ORIGINAL: el cid again

quote:

Kagoshima was bombarded 10 years after Perry had left by the RN in response to a murder of one of their officials or merchants. They were attacking a particular daimyo, not the whole country. It wasn't even for the murder per se, it was for his failure to pay compensation. It didn't have anything to do with being forced into the modern world.


While I do not doubt you have an incident in mind, there are a whole series of such incidents, involving not just British but also French and Dutch warships, spread over many years of time. Wether they can be justified (in this age) is not the point (people should be judged by the standards of their age, not ours) - the point is the Japanese knew from direct experience what bombardment by modern artillery meant. I might have been mixed up about which bombardment - but I don't think so - I suspect you are picking on a later one than I am. The point remains - Japan was dragged out of isolation by pressure from foreign powers - and the leader of the pack was the USA. We WANTED a Japan that was going to trade - to the point we required it. You cannot escape the consequences for the policy you used to have - even if you don't like it today. Cutting trade to Japan in 1941 is not the same as cutting trade to almost any other nation in almost any year. It is a much more severe threat - and many historians in Japan regard it as a proper causus belli. The ONLY mitigator here is that Roosevelt did not intend to make it total - and that is a minor one - command responsibility is still his.

### [Listed records]

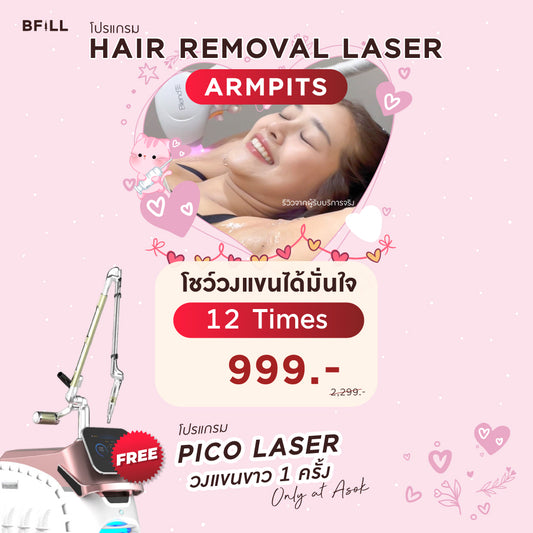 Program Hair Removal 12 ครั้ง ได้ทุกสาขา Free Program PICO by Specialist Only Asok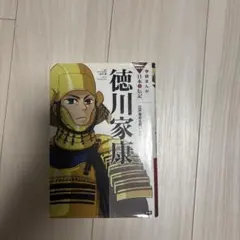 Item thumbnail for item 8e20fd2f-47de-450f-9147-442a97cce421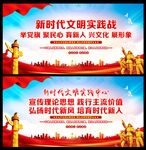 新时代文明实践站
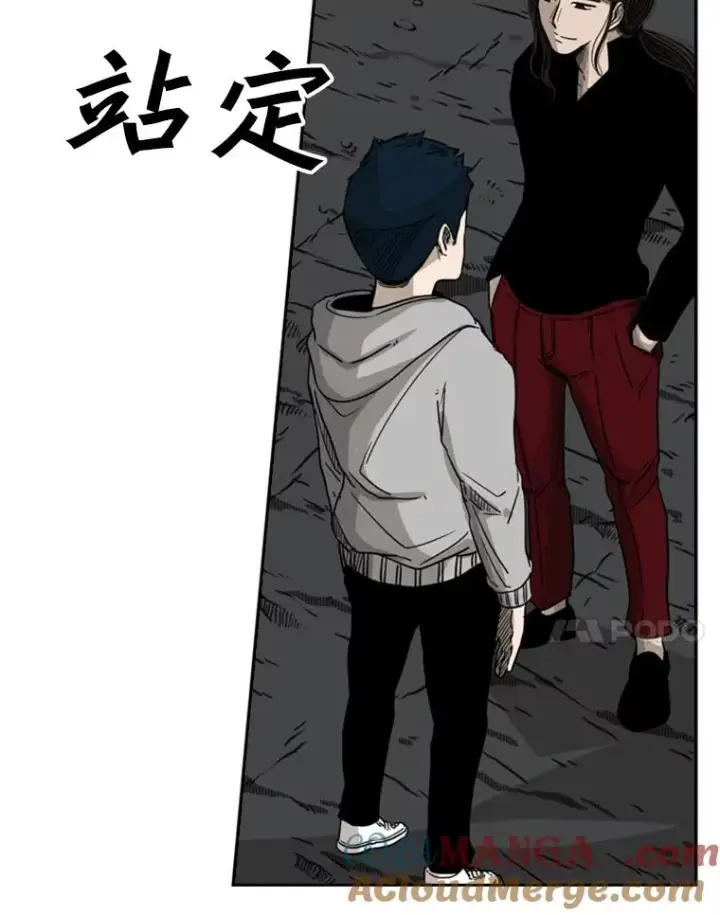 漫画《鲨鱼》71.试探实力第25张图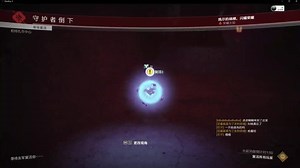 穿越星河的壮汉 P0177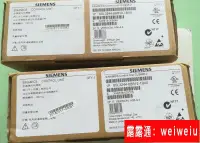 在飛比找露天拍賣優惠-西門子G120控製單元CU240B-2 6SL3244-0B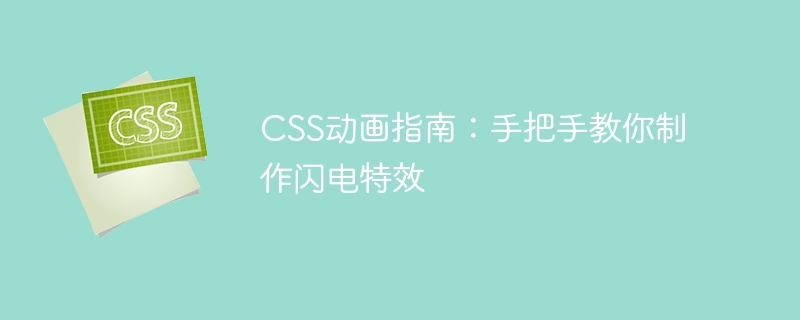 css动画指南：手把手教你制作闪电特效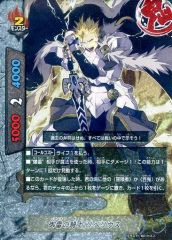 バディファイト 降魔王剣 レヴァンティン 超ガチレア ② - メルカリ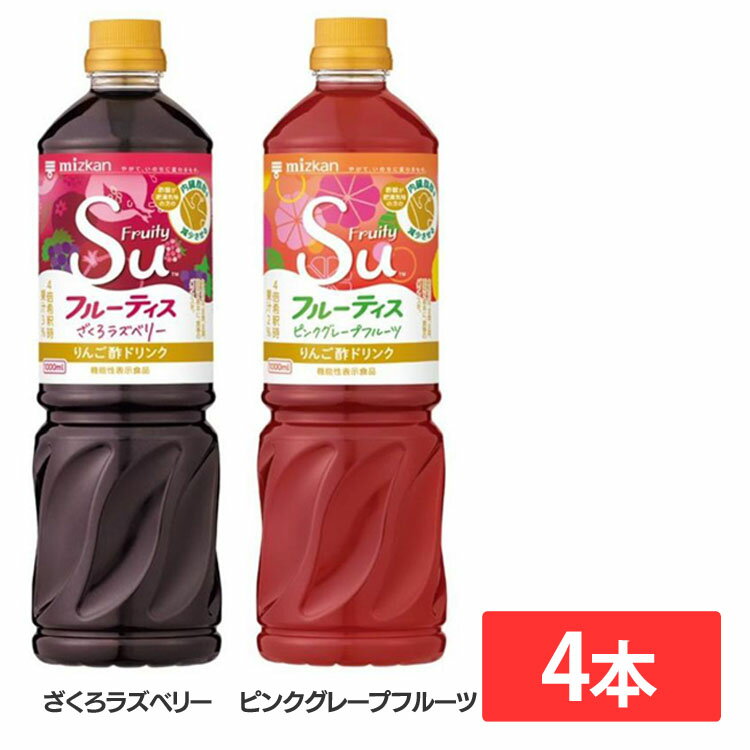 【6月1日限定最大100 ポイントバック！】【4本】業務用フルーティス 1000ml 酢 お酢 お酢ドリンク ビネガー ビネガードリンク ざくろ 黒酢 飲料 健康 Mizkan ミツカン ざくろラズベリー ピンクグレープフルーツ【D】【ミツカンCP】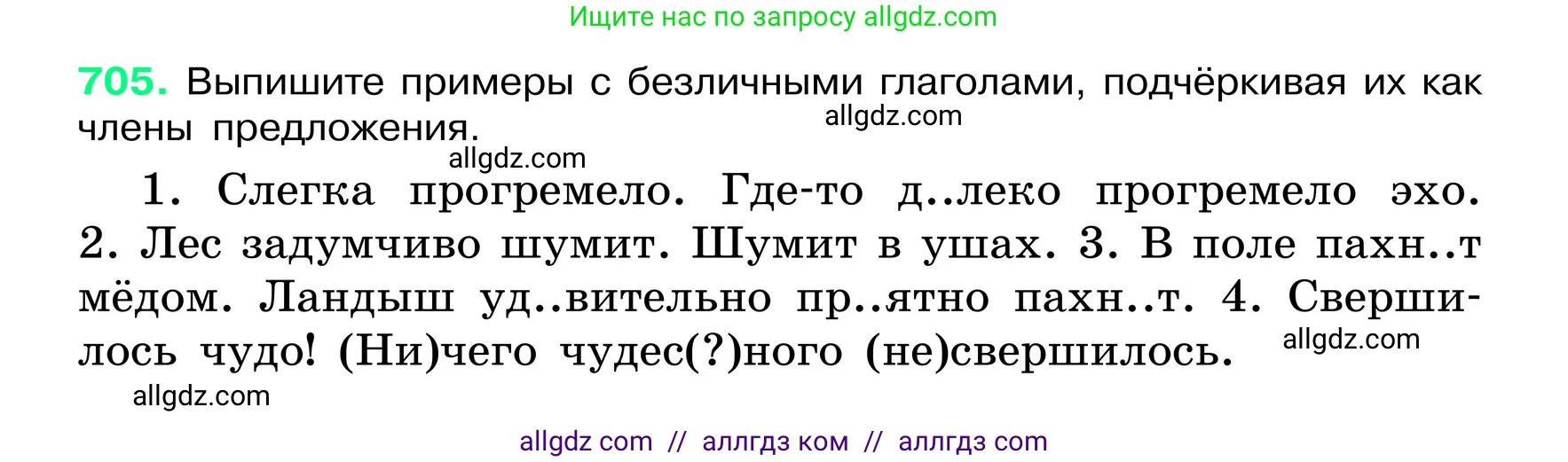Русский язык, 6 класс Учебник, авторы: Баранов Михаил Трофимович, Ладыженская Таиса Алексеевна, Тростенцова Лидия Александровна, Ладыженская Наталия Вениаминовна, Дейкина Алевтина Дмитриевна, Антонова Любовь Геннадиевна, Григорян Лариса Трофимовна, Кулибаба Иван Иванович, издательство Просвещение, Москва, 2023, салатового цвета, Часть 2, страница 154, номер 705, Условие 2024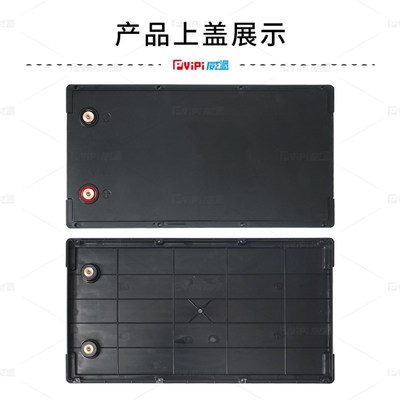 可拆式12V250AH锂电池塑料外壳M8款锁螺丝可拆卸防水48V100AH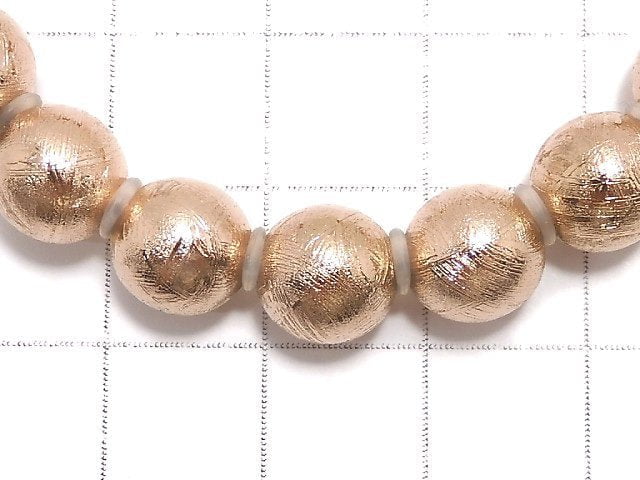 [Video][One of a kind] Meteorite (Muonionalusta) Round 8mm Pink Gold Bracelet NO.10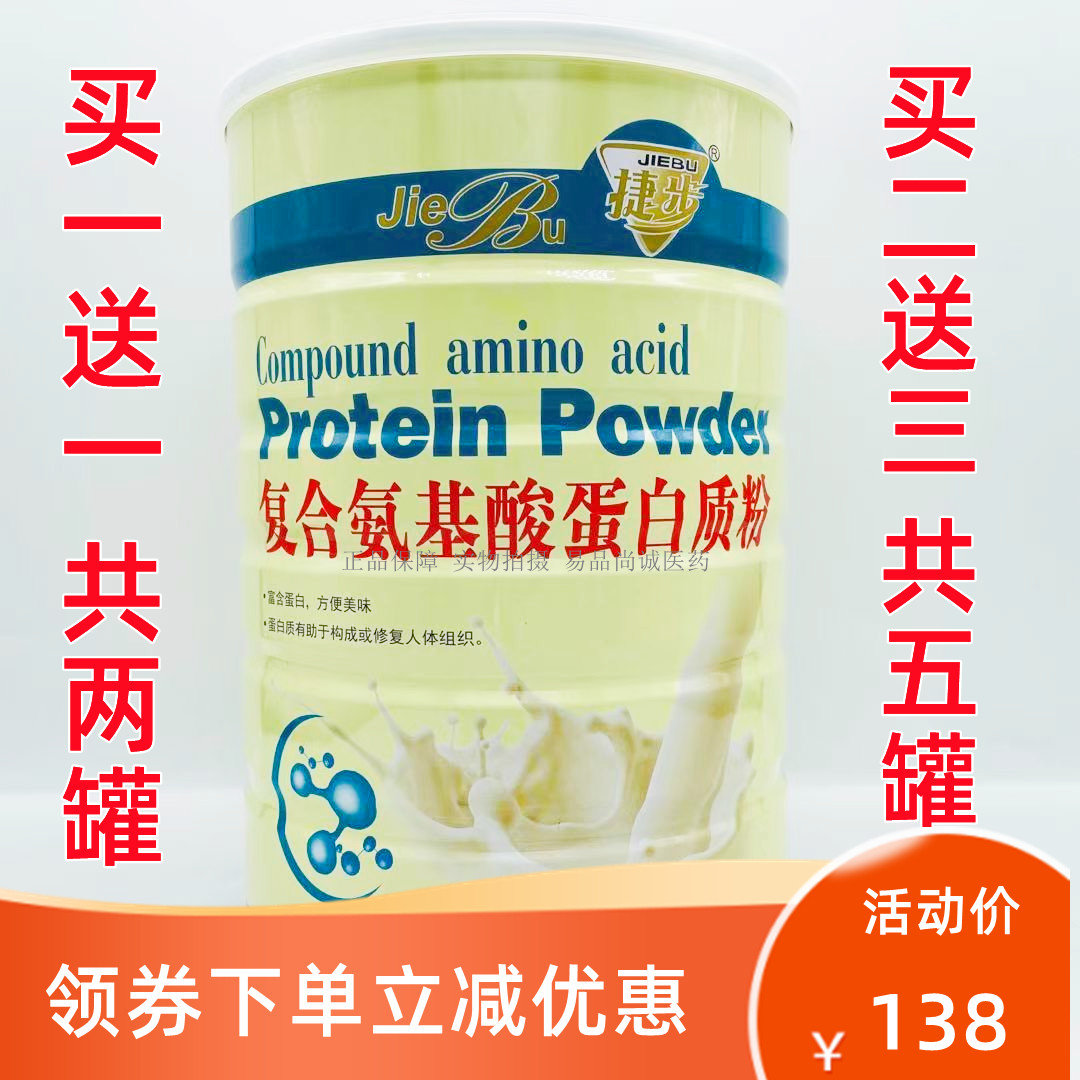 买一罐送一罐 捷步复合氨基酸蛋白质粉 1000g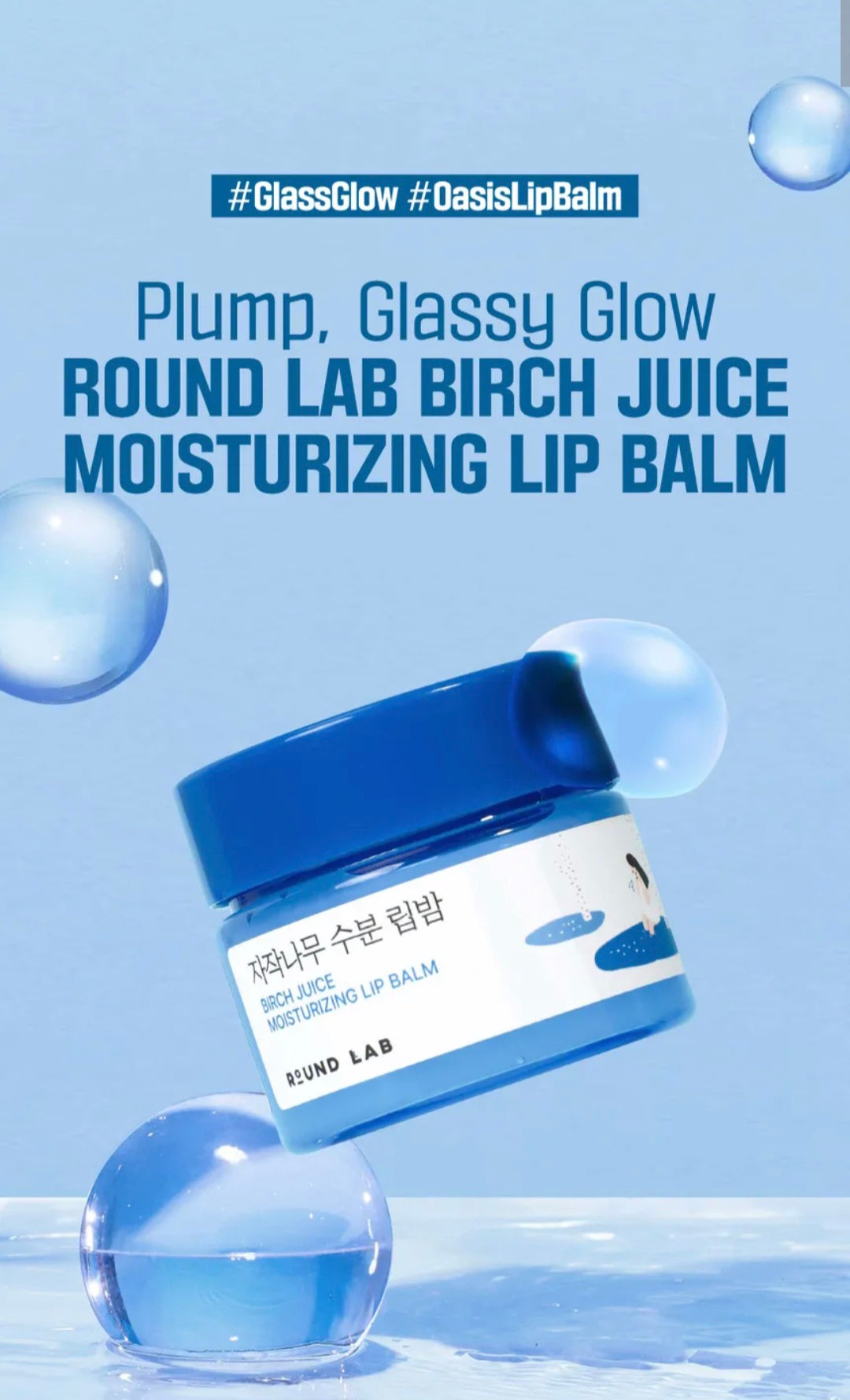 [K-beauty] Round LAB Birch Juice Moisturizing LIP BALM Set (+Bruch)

### [What this exercise asks]
[a] Copy everything from "Kagoshima was bombarded" down to "the modern world." in the forum post on Japan's opening to trade exactly as it appears.
[b] In the forum post on Japan's opening to trade, which country is called the leader of the pack that dragged Japan out of isolation?

### [Answers given]
[a]
Kagoshima was bombarded 10 years after Perry had left by the RN in response to a murder of one of their officials or merchants. They were attacking a particular daimyo, not the whole country. It wasn't even for the murder per se, it was for his failure to pay compensation. It didn't have anything to do with being forced into the modern world.

[b] The USA.